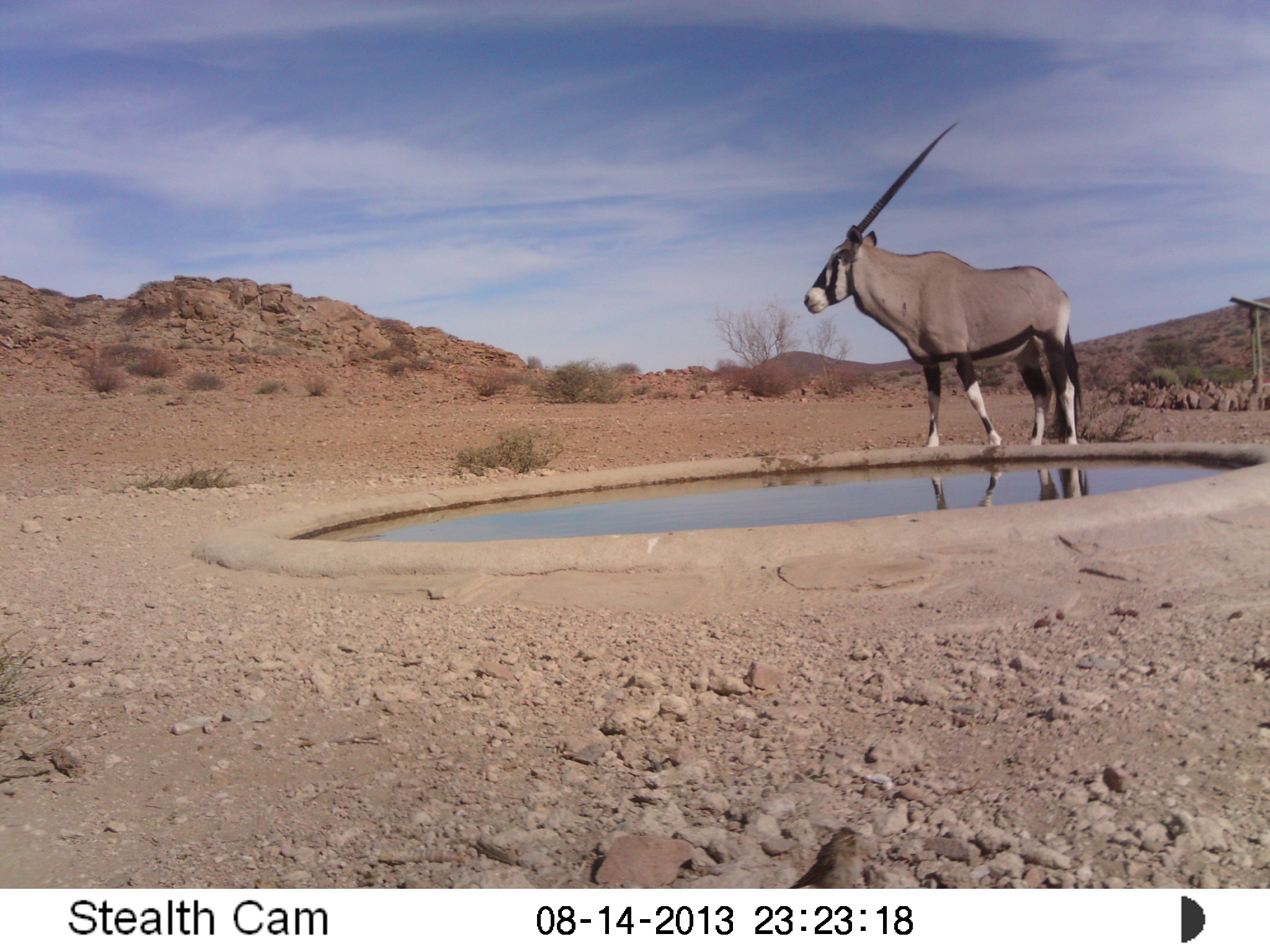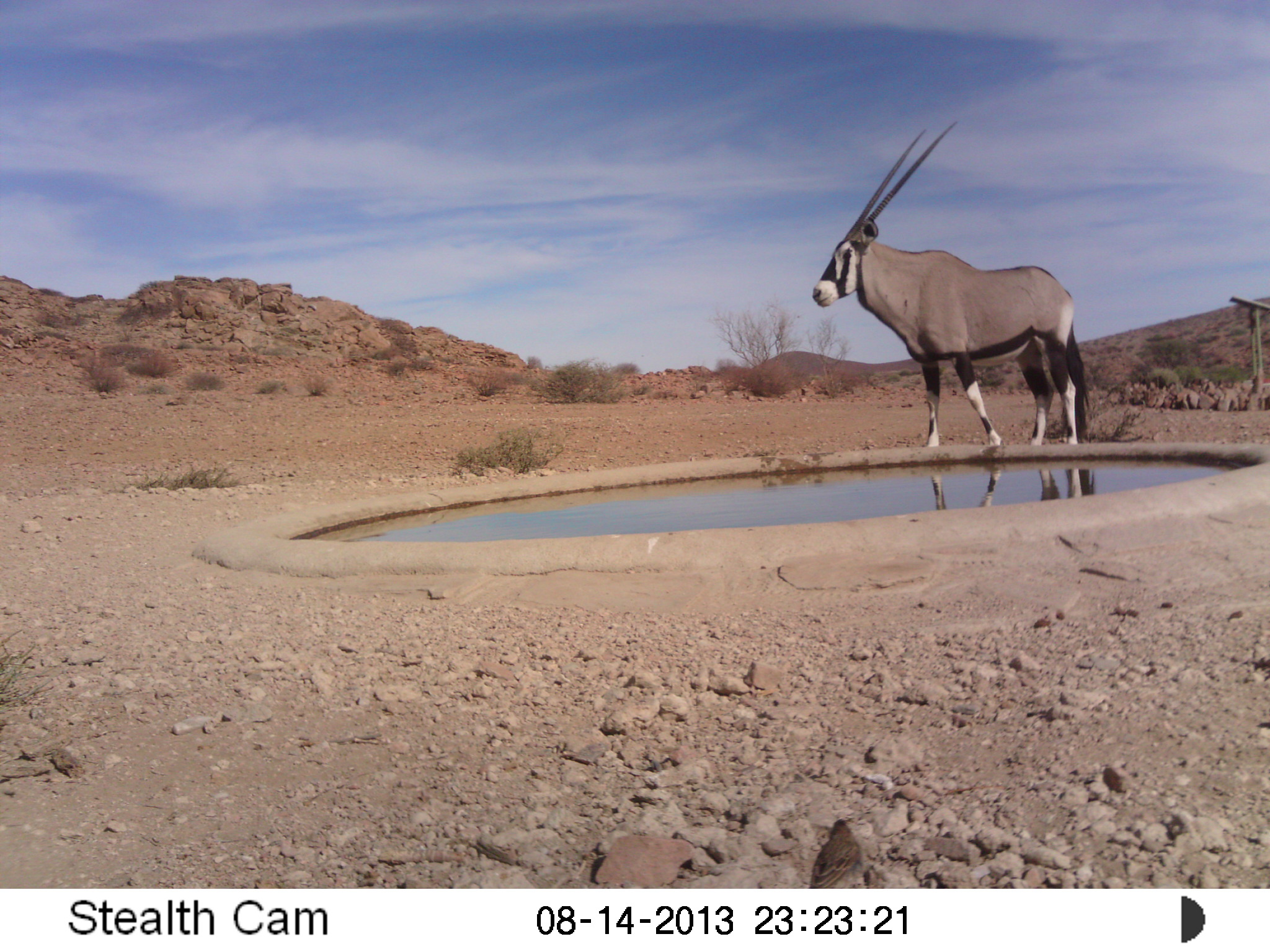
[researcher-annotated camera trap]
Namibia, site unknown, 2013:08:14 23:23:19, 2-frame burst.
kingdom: Animalia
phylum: Chordata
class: Mammalia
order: Artiodactyla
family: Bovidae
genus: Oryx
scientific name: Oryx gazella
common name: gemsbok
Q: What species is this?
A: Oryx gazella (gemsbok).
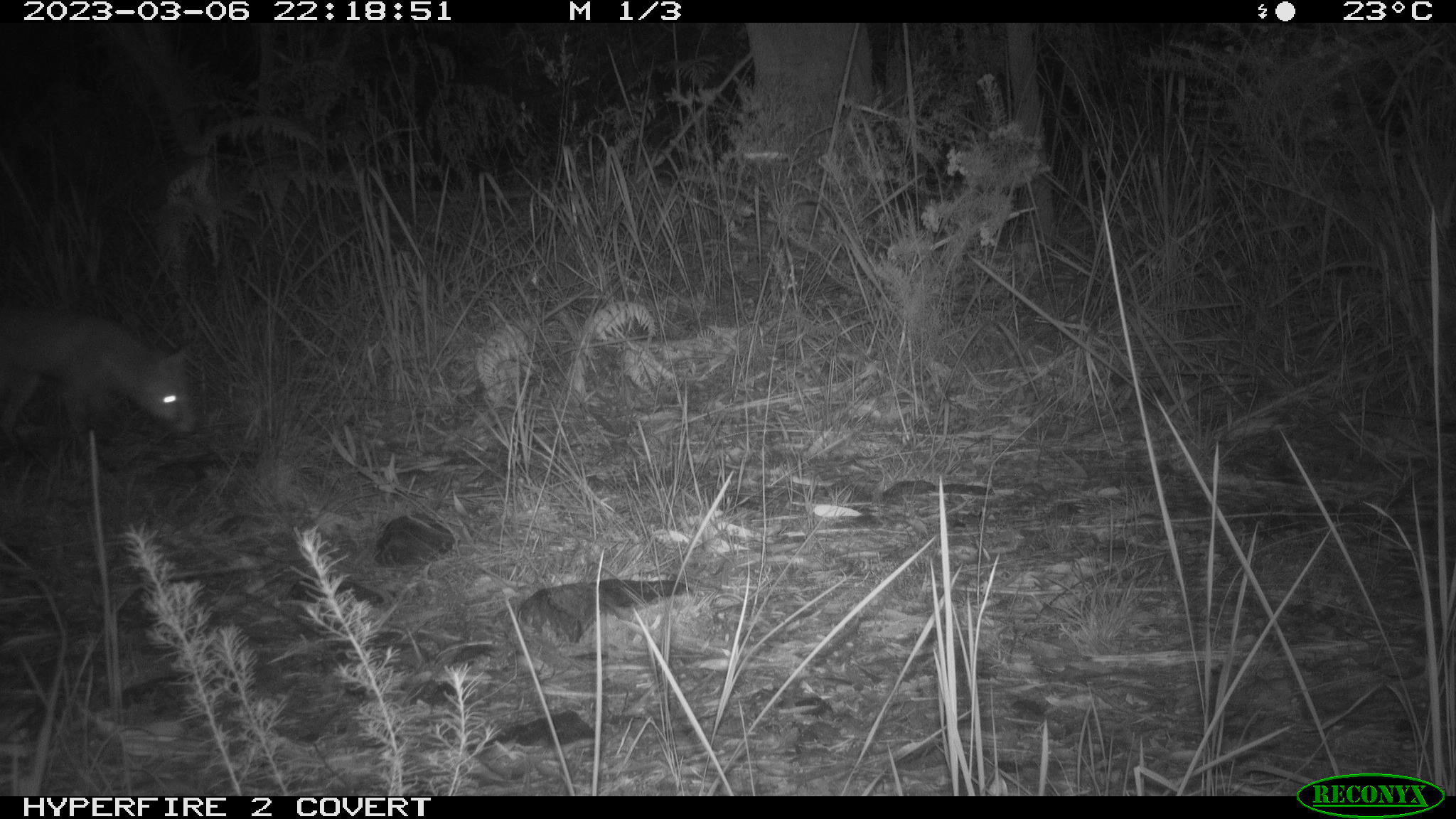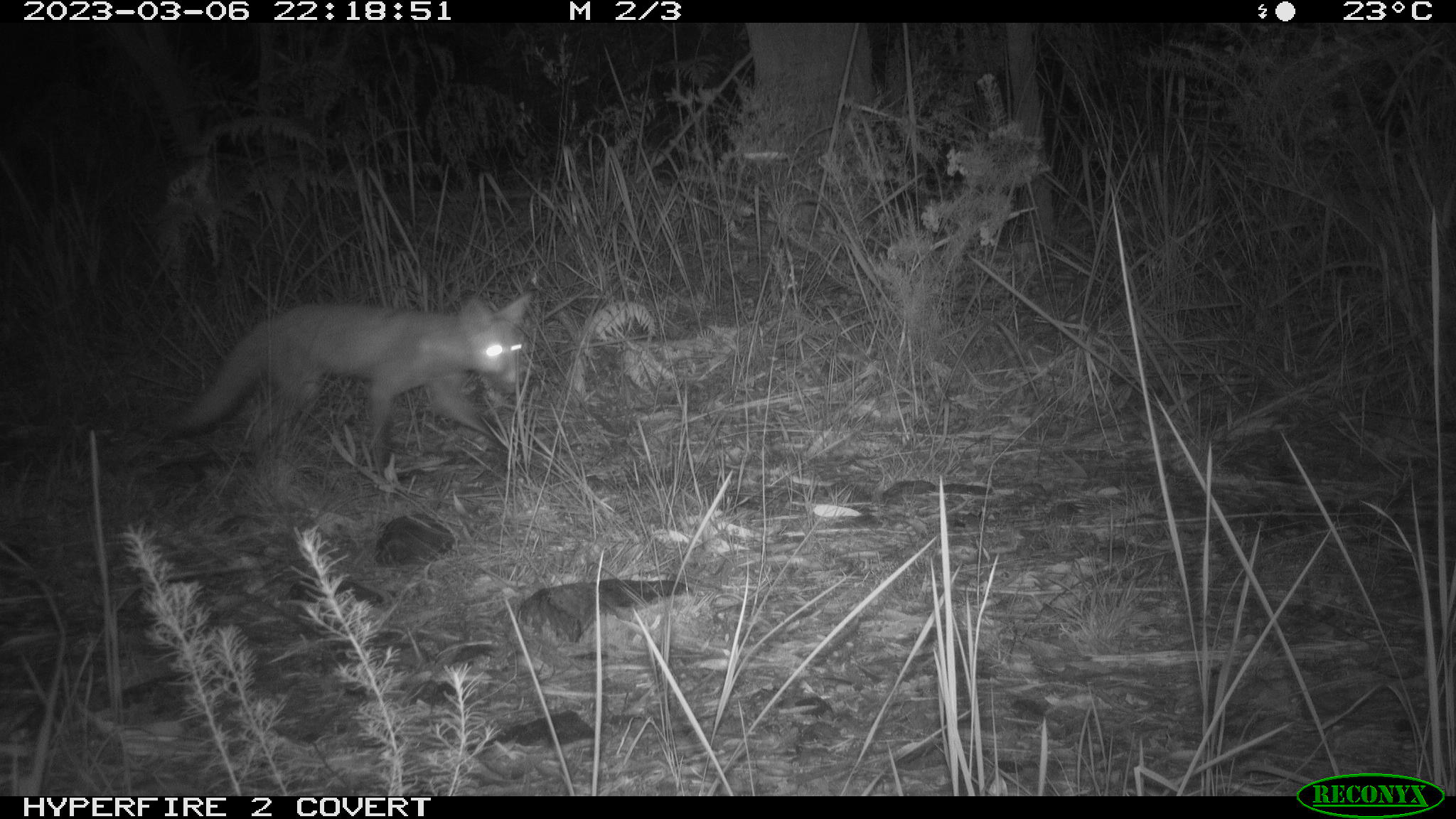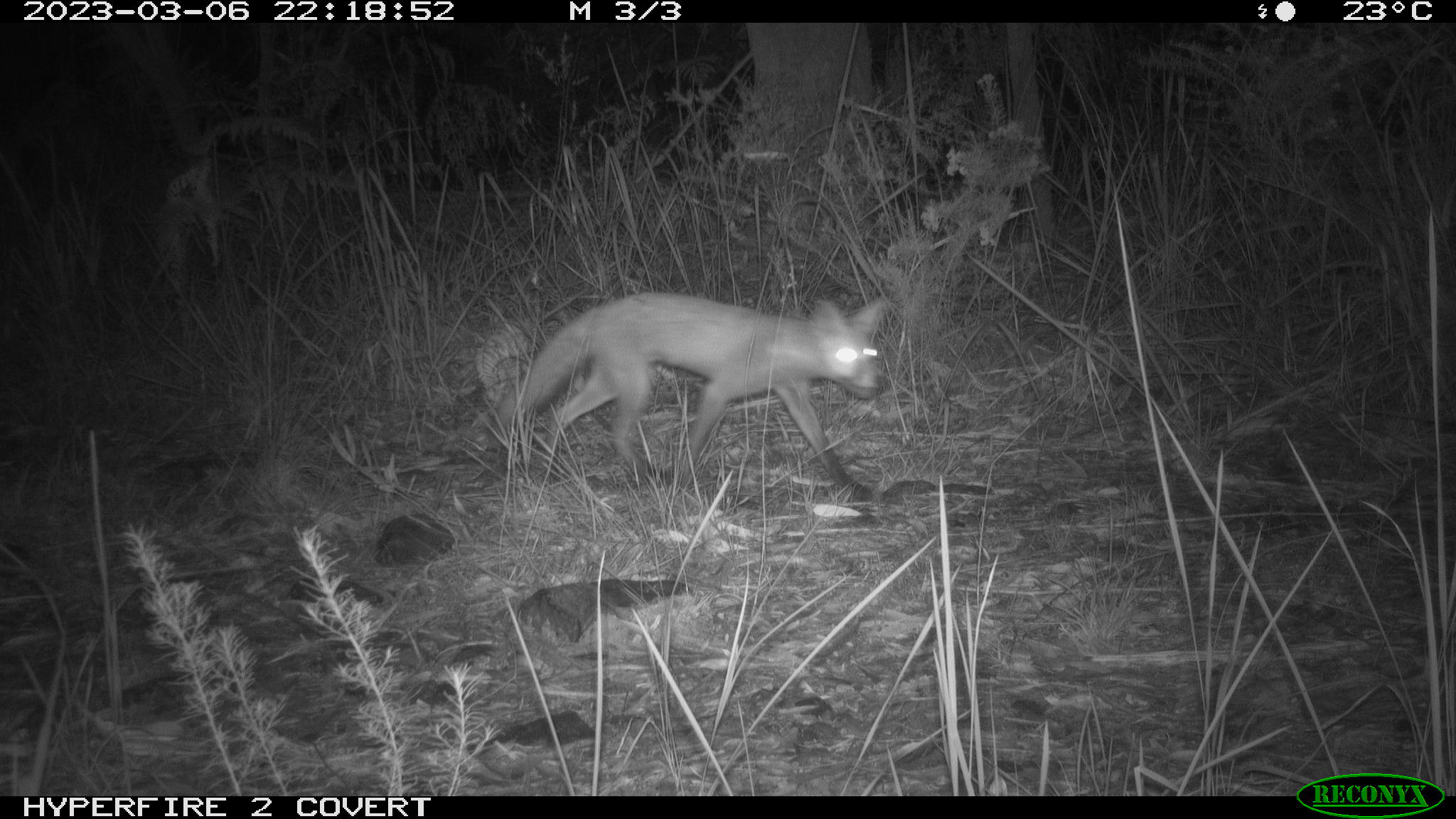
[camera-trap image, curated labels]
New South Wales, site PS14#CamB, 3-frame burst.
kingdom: Animalia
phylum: Chordata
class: Mammalia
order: Carnivora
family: Canidae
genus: Vulpes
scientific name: Vulpes vulpes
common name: red fox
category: fox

Problem requirements:
Print exactly the first line of the entries and every line after it through the one that contains "Q: What species is this?", leaving the pictures out.

Task answer:
[researcher-annotated camera trap]
Namibia, site unknown, 2013:08:14 23:23:19, 2-frame burst.
kingdom: Animalia
phylum: Chordata
class: Mammalia
order: Artiodactyla
family: Bovidae
genus: Oryx
scientific name: Oryx gazella
common name: gemsbok
Q: What species is this?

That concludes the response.